YOUR INSTRUCTIONS: Would you retype the entries from the first line to the line bearing "Es Migjorn Gran en Menorca", both included, leaving out every picture?

- - - - - - -

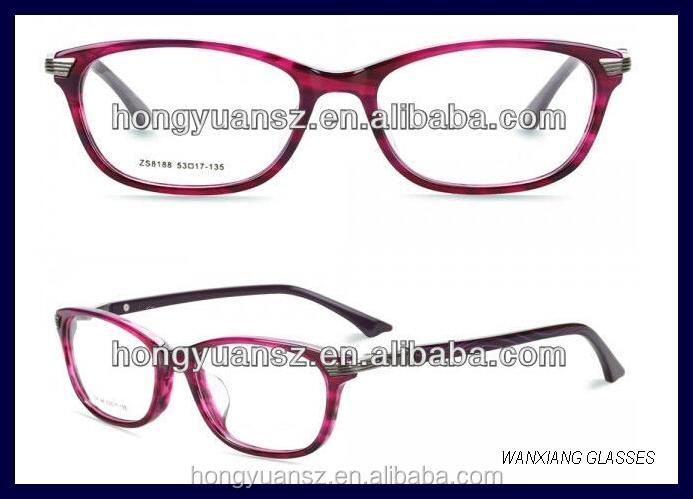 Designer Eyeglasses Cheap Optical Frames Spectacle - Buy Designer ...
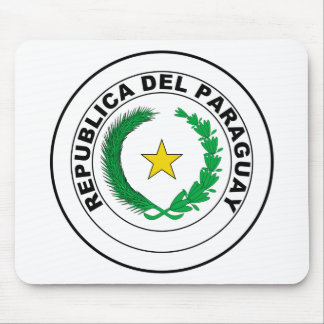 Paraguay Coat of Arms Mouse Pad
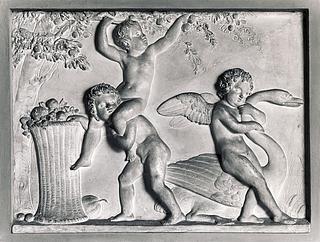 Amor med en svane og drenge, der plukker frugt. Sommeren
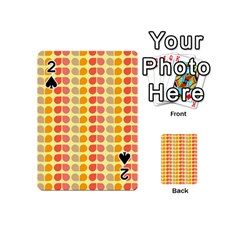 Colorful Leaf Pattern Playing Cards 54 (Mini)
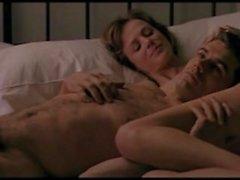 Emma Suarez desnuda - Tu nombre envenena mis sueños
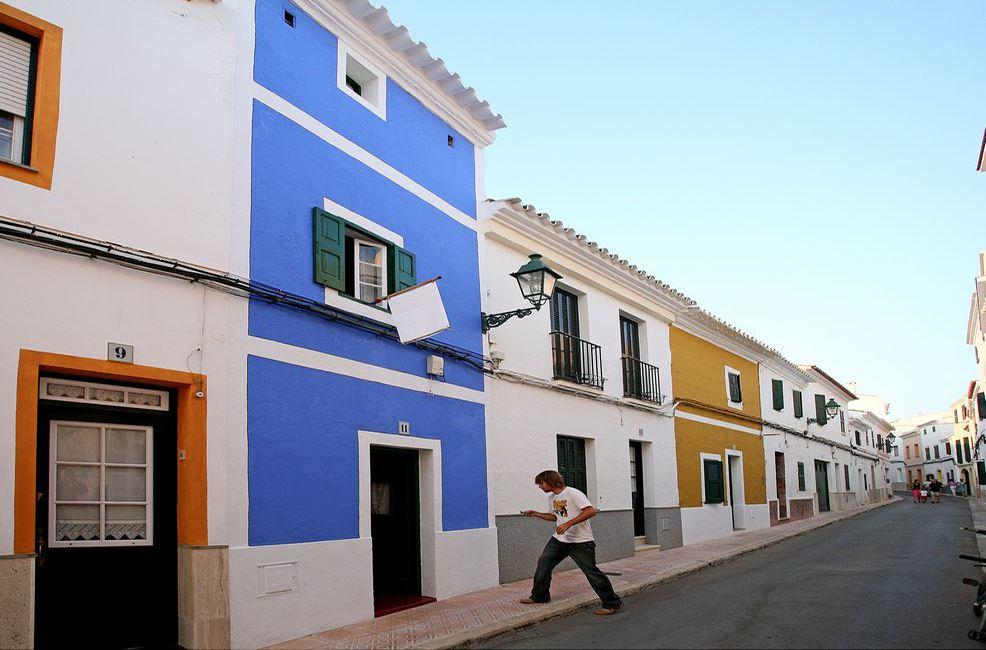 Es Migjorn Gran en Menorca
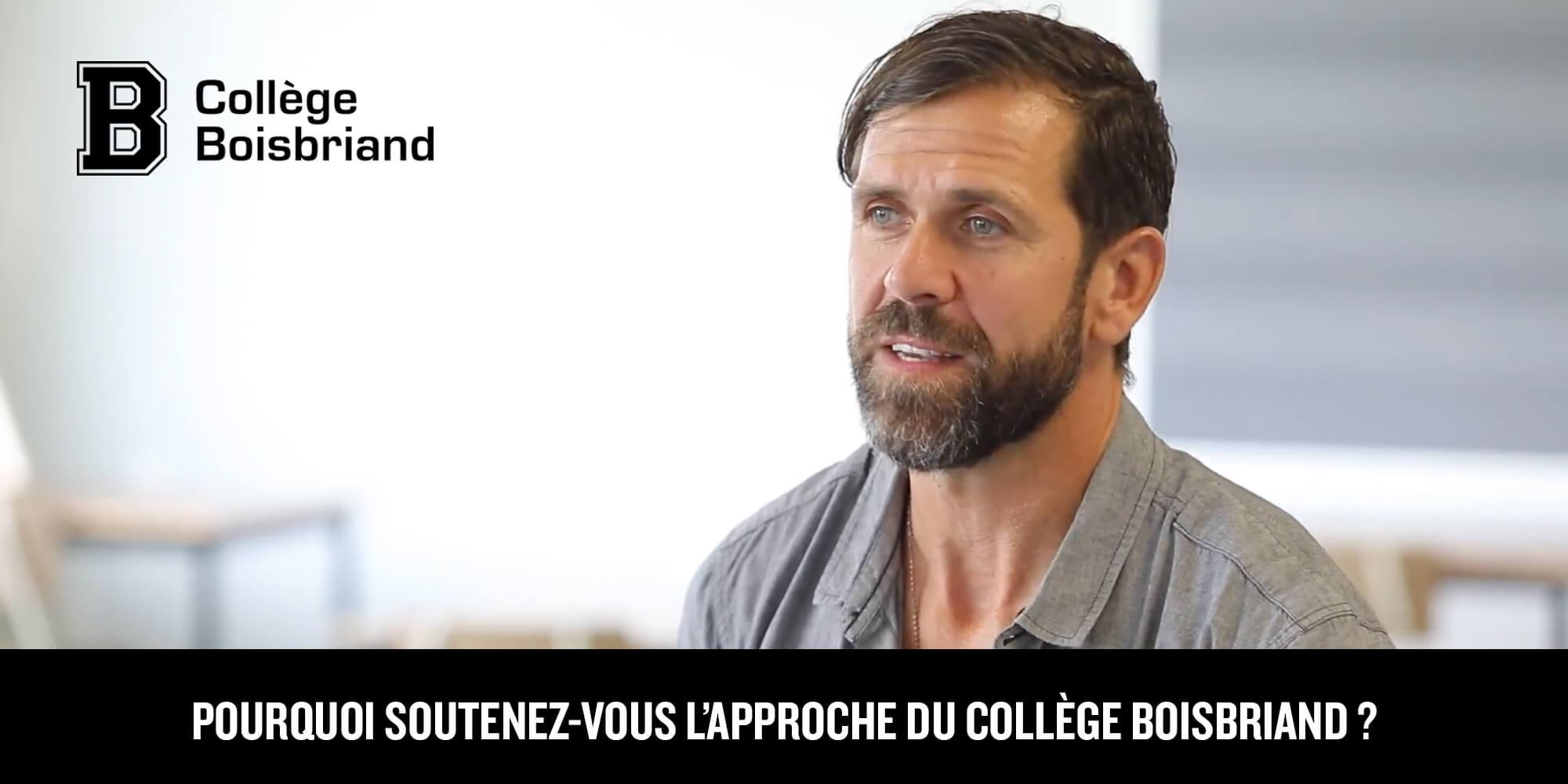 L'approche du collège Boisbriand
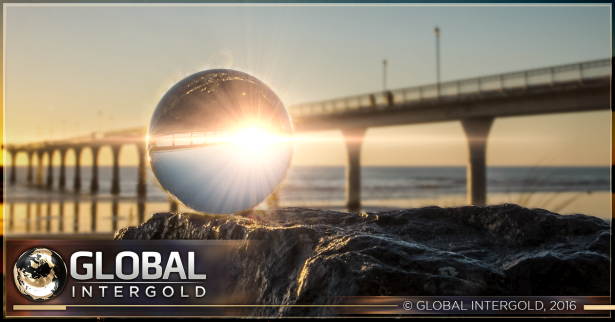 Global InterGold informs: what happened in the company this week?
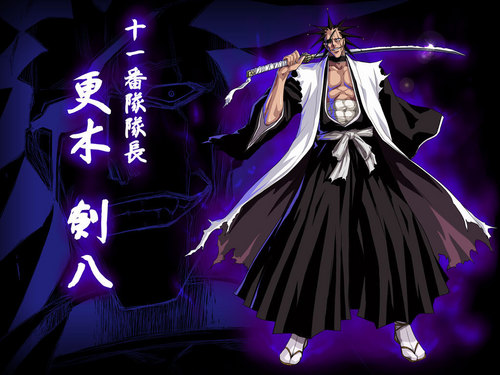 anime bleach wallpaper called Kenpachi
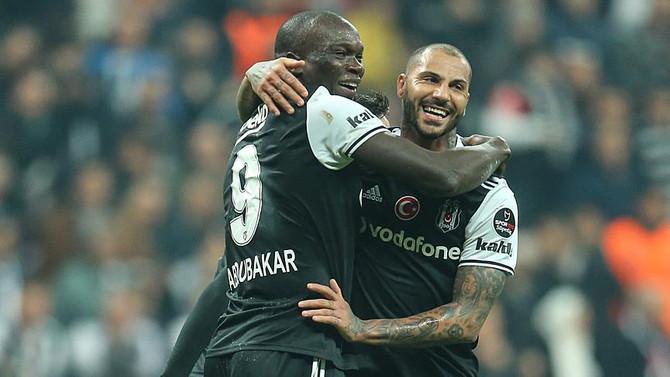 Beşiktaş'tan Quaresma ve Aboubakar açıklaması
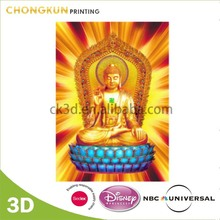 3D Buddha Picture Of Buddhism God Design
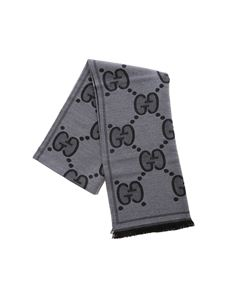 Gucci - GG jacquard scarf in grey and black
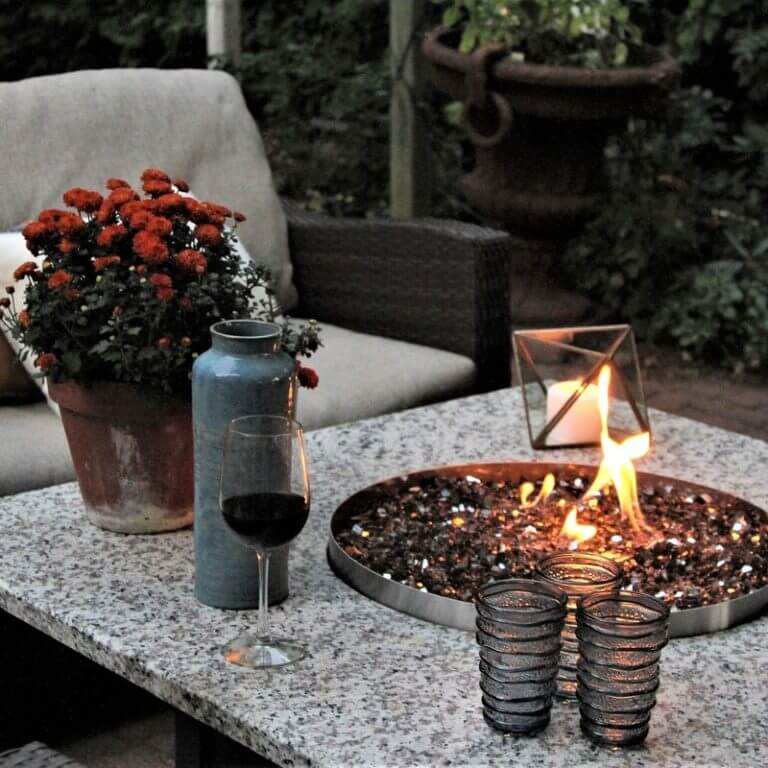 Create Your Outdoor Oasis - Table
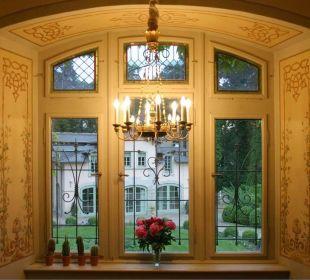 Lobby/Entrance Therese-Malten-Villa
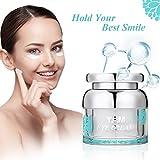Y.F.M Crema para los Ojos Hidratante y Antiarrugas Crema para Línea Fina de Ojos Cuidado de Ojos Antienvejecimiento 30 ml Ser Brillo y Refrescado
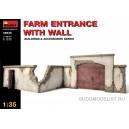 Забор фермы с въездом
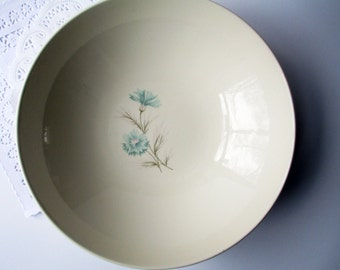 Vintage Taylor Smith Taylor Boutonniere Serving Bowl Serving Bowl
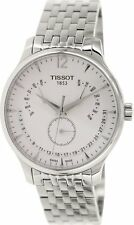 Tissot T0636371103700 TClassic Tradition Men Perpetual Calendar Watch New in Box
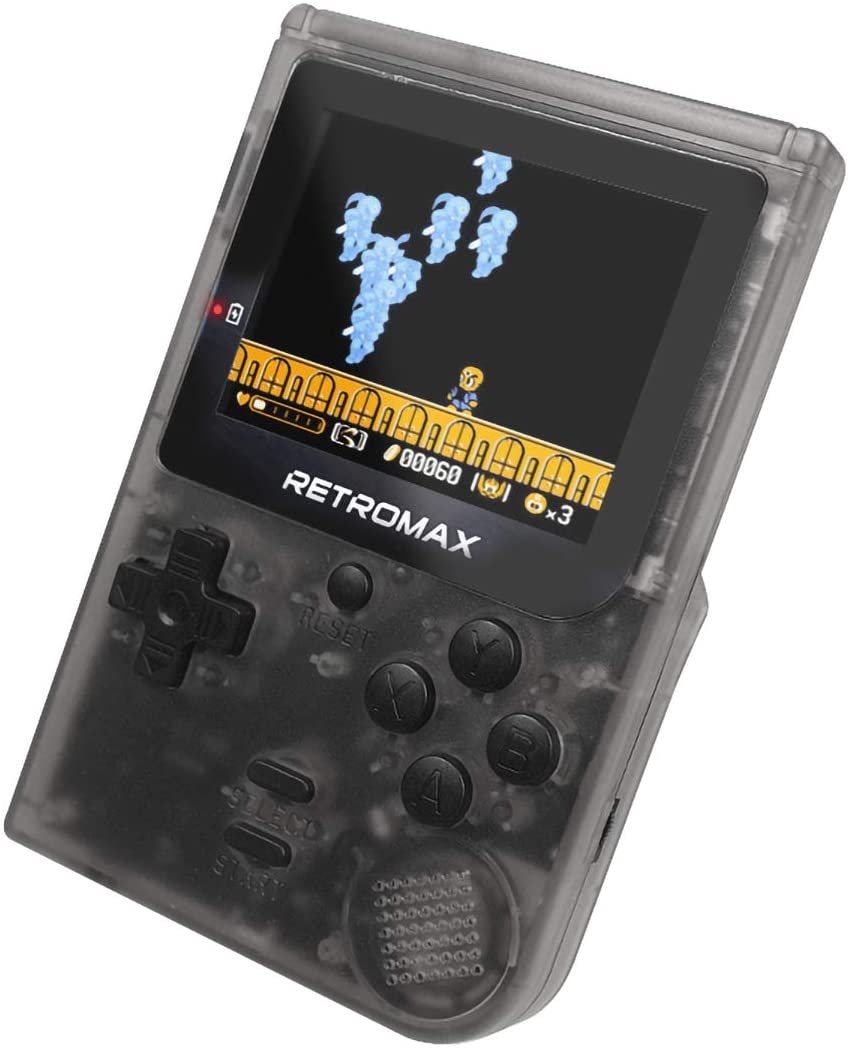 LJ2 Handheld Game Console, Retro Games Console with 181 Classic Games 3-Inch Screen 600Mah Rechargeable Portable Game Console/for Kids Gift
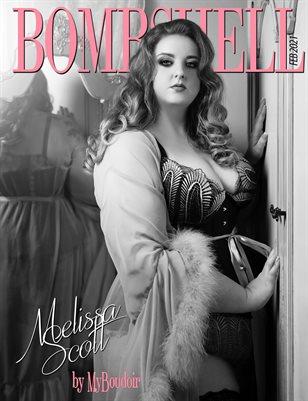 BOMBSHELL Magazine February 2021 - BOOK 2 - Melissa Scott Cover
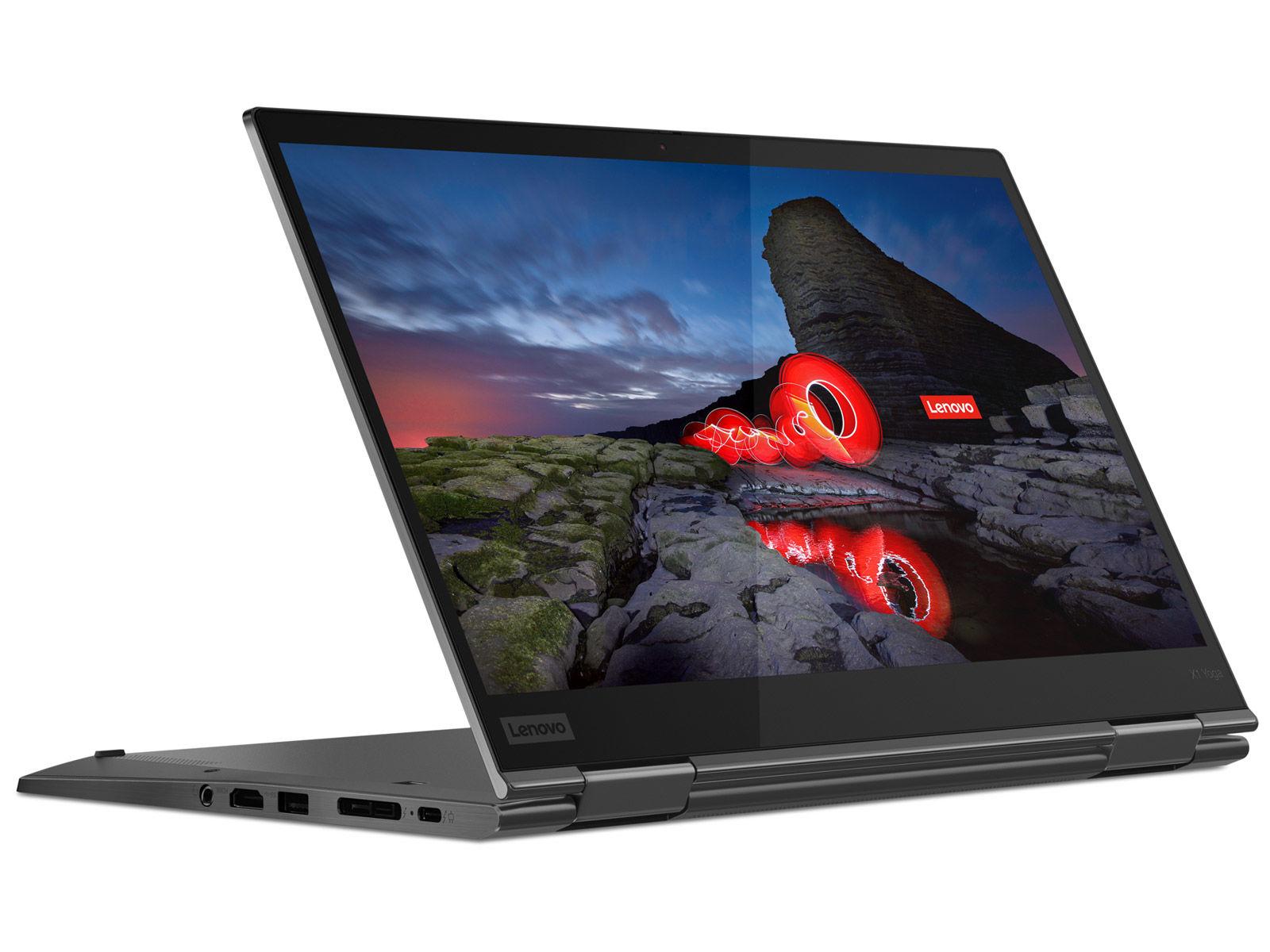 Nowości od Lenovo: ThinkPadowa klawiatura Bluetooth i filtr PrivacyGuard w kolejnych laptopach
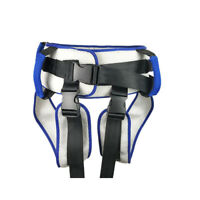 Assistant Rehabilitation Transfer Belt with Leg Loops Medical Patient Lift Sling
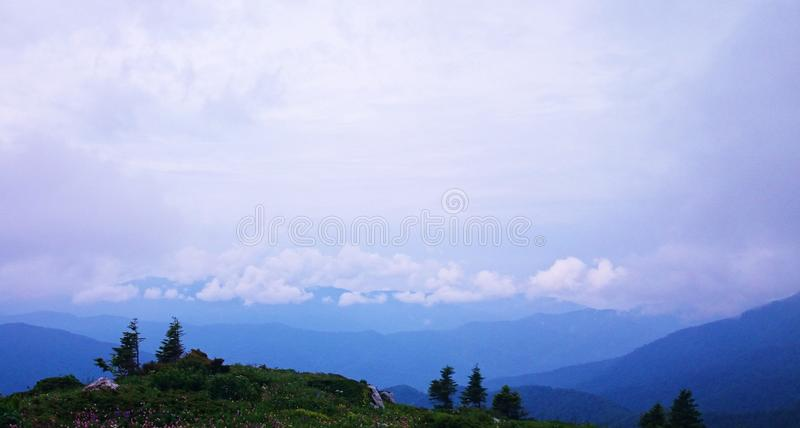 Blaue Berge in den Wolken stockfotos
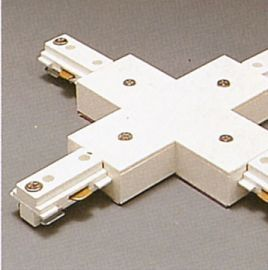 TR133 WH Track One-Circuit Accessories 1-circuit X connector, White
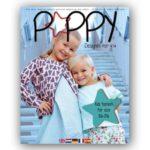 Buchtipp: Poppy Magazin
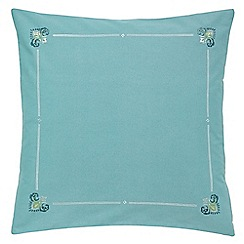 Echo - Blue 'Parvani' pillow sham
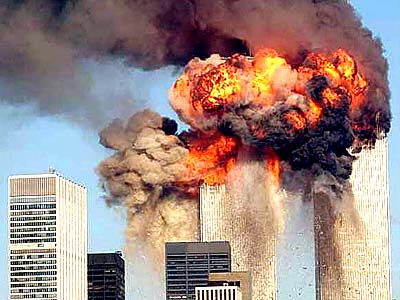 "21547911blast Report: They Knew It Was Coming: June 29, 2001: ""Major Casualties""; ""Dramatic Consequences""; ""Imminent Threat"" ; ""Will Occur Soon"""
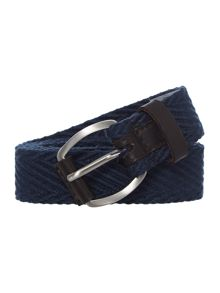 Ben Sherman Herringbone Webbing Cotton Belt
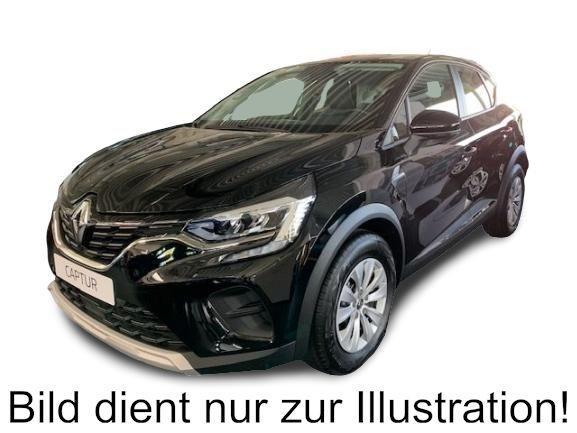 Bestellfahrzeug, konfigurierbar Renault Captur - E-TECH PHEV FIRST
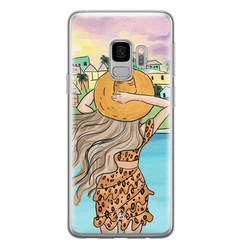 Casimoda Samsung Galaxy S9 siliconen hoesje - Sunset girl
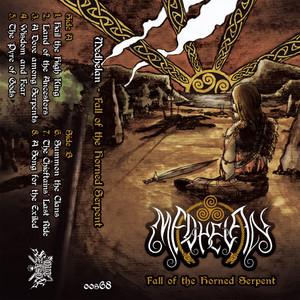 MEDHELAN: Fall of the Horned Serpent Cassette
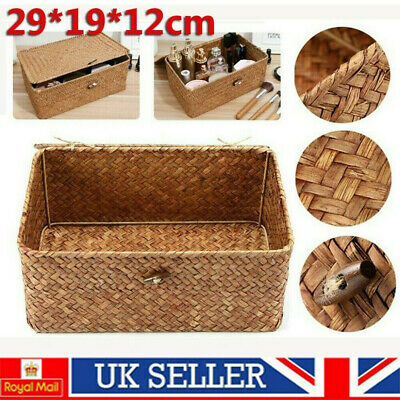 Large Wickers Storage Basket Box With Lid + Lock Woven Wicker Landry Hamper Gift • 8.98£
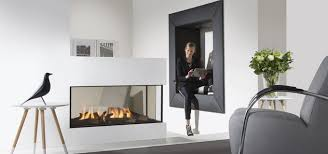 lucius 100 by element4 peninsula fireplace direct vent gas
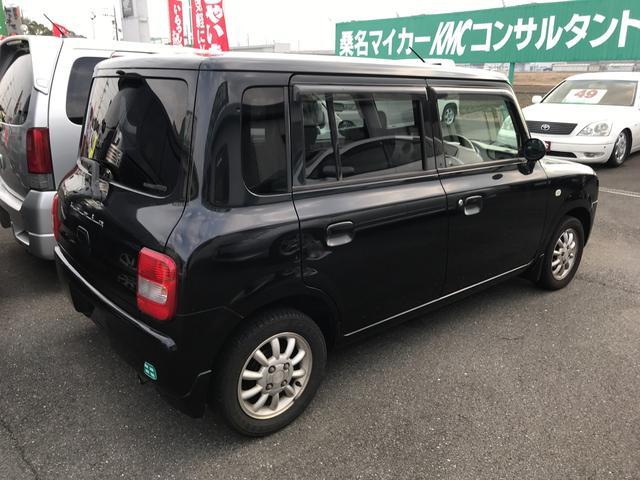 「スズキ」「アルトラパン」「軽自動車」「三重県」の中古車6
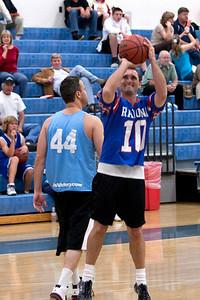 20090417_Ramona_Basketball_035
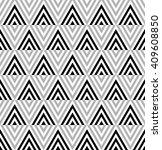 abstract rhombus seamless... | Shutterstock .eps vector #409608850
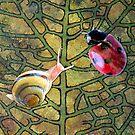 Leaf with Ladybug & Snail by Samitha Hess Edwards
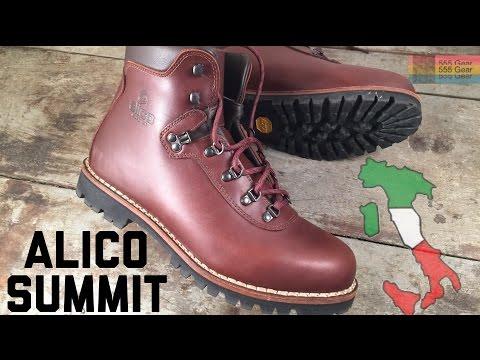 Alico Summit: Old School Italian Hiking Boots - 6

- - - - - - -

EXERCISE RESPONSE:
 Designer Eyeglasses Cheap Optical Frames Spectacle - Buy Designer ...
 Paraguay Coat of Arms Mouse Pad
 Amor med en svane og drenge, der plukker frugt. Sommeren
 Colorful Leaf Pattern Playing Cards 54 (Mini)
 Emma Suarez desnuda - Tu nombre envenena mis sueños
 Es Migjorn Gran en Menorca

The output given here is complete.